Requirements :: Your task is to write out exactly the lines from the line containing "Among all of" through the end of the records, inclusive at both ends.

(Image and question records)
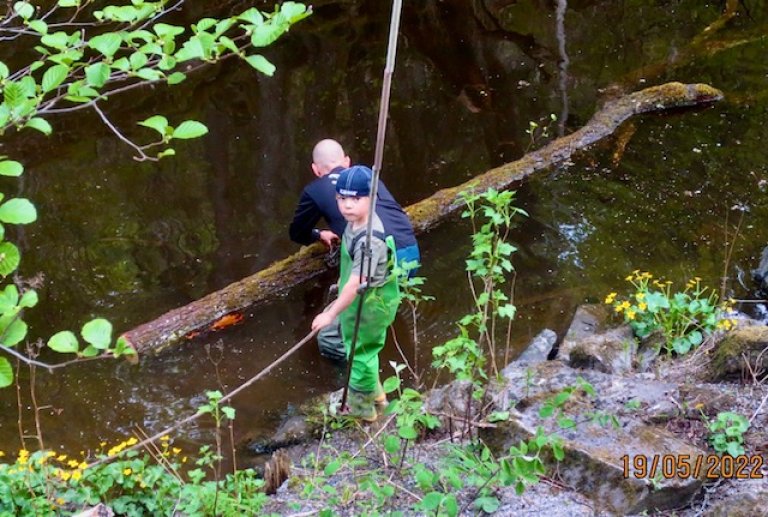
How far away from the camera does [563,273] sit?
22.1 feet

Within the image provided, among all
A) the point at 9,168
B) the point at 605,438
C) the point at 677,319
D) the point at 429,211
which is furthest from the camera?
the point at 429,211

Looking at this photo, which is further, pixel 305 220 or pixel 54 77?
pixel 305 220

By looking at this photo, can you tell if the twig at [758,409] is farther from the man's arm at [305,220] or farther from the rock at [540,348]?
the man's arm at [305,220]

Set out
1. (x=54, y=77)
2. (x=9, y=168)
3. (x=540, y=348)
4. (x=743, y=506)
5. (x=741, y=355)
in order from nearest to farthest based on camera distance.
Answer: (x=9, y=168)
(x=54, y=77)
(x=743, y=506)
(x=741, y=355)
(x=540, y=348)

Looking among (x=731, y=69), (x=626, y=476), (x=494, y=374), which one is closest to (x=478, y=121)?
(x=731, y=69)

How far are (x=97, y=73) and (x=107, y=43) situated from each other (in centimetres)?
13

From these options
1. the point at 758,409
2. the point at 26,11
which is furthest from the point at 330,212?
the point at 26,11

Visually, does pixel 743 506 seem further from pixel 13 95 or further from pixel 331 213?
pixel 331 213

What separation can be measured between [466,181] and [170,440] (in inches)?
167

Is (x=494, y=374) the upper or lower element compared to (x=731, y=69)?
lower

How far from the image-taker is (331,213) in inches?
236

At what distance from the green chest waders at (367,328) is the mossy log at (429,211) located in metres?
0.79

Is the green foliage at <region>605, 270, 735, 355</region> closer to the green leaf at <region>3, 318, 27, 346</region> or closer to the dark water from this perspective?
the dark water

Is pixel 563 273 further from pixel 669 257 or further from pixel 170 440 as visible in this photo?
pixel 170 440
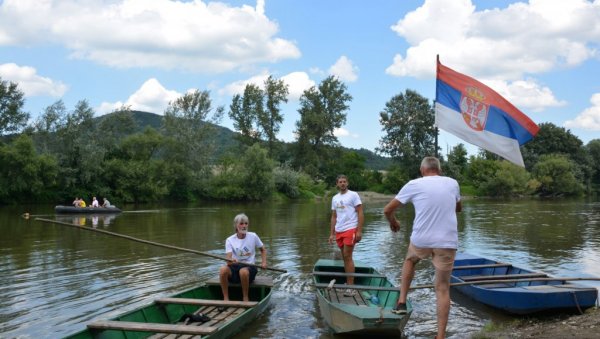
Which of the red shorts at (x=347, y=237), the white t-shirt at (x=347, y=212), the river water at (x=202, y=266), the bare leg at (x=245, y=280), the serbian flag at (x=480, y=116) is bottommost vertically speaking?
the river water at (x=202, y=266)

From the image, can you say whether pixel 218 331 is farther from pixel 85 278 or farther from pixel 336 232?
pixel 85 278

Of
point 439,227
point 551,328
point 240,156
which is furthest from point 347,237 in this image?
point 240,156

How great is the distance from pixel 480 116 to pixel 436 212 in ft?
15.0

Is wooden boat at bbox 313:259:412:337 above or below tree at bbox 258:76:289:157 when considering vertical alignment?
below

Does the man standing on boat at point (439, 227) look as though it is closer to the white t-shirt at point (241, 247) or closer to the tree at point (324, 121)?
the white t-shirt at point (241, 247)

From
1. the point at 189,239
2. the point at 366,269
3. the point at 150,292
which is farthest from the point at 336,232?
the point at 189,239

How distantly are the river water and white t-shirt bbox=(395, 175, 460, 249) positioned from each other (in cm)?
240

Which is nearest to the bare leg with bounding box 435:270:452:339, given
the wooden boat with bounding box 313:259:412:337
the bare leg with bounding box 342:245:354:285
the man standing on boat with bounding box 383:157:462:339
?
the man standing on boat with bounding box 383:157:462:339

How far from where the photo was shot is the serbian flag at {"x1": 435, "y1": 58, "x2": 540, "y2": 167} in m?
9.37

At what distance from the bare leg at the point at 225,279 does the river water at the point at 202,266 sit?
720 mm

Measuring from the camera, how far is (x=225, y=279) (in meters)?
8.65

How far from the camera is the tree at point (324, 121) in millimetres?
70875

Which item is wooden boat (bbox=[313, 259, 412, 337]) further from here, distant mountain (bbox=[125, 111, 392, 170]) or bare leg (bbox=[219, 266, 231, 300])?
distant mountain (bbox=[125, 111, 392, 170])

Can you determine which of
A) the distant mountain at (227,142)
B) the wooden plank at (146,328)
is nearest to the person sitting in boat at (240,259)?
the wooden plank at (146,328)
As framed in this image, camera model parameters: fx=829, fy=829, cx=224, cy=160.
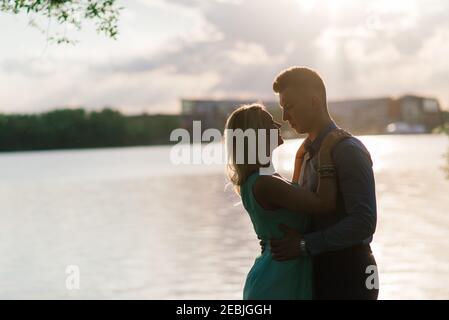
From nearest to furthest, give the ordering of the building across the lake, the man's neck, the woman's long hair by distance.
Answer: the woman's long hair, the man's neck, the building across the lake

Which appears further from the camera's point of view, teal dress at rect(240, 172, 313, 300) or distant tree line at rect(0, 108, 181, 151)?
distant tree line at rect(0, 108, 181, 151)

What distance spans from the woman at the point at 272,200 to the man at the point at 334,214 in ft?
0.15

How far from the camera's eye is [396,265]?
24.3m

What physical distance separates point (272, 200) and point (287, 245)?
0.75 feet

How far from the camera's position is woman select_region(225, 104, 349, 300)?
3.69 metres

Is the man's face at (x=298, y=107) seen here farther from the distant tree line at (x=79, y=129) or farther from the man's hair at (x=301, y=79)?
the distant tree line at (x=79, y=129)

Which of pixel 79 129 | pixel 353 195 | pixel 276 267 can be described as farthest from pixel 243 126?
pixel 79 129

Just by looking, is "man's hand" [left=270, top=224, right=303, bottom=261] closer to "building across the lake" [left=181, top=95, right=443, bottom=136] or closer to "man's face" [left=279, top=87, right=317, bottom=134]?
"man's face" [left=279, top=87, right=317, bottom=134]

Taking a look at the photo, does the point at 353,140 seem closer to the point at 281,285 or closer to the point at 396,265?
the point at 281,285

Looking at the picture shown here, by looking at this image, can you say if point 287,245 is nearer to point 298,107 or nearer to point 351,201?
point 351,201

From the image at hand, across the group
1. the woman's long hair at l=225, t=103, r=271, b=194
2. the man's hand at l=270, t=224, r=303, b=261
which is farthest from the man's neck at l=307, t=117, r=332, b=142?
the man's hand at l=270, t=224, r=303, b=261

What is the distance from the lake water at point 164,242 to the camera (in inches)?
864

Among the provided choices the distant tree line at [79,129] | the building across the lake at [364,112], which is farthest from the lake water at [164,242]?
the building across the lake at [364,112]

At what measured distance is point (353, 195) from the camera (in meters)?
3.68
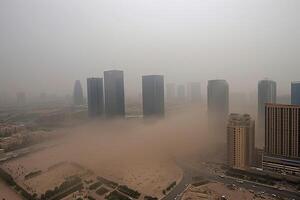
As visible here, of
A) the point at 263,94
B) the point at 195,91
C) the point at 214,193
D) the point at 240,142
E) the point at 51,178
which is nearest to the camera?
the point at 214,193

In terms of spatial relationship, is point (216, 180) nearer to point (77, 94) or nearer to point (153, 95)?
point (153, 95)

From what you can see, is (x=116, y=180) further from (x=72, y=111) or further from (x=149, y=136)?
(x=72, y=111)

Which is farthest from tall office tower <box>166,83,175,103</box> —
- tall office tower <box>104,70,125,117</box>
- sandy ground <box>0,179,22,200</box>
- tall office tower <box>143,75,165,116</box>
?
sandy ground <box>0,179,22,200</box>

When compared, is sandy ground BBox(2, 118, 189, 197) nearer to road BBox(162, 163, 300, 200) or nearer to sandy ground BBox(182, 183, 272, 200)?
road BBox(162, 163, 300, 200)

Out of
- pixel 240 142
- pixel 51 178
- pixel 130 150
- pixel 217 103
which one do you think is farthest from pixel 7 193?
pixel 217 103

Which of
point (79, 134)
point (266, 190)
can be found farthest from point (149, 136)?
point (266, 190)

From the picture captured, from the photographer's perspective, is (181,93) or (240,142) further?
(181,93)

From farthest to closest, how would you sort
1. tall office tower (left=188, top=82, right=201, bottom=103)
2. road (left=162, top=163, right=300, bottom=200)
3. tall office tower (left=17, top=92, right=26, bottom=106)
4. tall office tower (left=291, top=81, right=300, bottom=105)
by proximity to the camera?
tall office tower (left=188, top=82, right=201, bottom=103)
tall office tower (left=291, top=81, right=300, bottom=105)
tall office tower (left=17, top=92, right=26, bottom=106)
road (left=162, top=163, right=300, bottom=200)
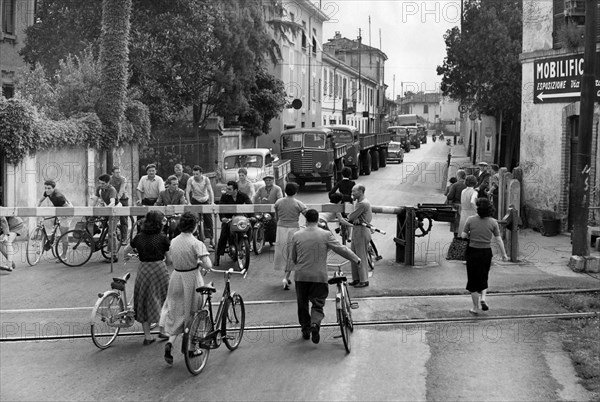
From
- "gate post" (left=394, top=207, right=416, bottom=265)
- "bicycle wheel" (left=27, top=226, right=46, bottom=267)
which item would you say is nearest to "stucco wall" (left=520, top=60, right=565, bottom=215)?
"gate post" (left=394, top=207, right=416, bottom=265)

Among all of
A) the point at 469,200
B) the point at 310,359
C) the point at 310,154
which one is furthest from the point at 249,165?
the point at 310,359

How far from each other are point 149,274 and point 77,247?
6.04 meters

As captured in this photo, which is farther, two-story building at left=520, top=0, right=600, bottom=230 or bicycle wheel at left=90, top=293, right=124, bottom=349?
two-story building at left=520, top=0, right=600, bottom=230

Exercise output ::
Among all of
A) the point at 469,200
B) the point at 310,359
C) the point at 310,154
which one is furthest from the point at 249,165?
the point at 310,359

How far from each other are point 149,274 and point 77,247?
6.04 meters

As captured in this photo, which is farther, two-story building at left=520, top=0, right=600, bottom=230 or bicycle wheel at left=90, top=293, right=124, bottom=349?
two-story building at left=520, top=0, right=600, bottom=230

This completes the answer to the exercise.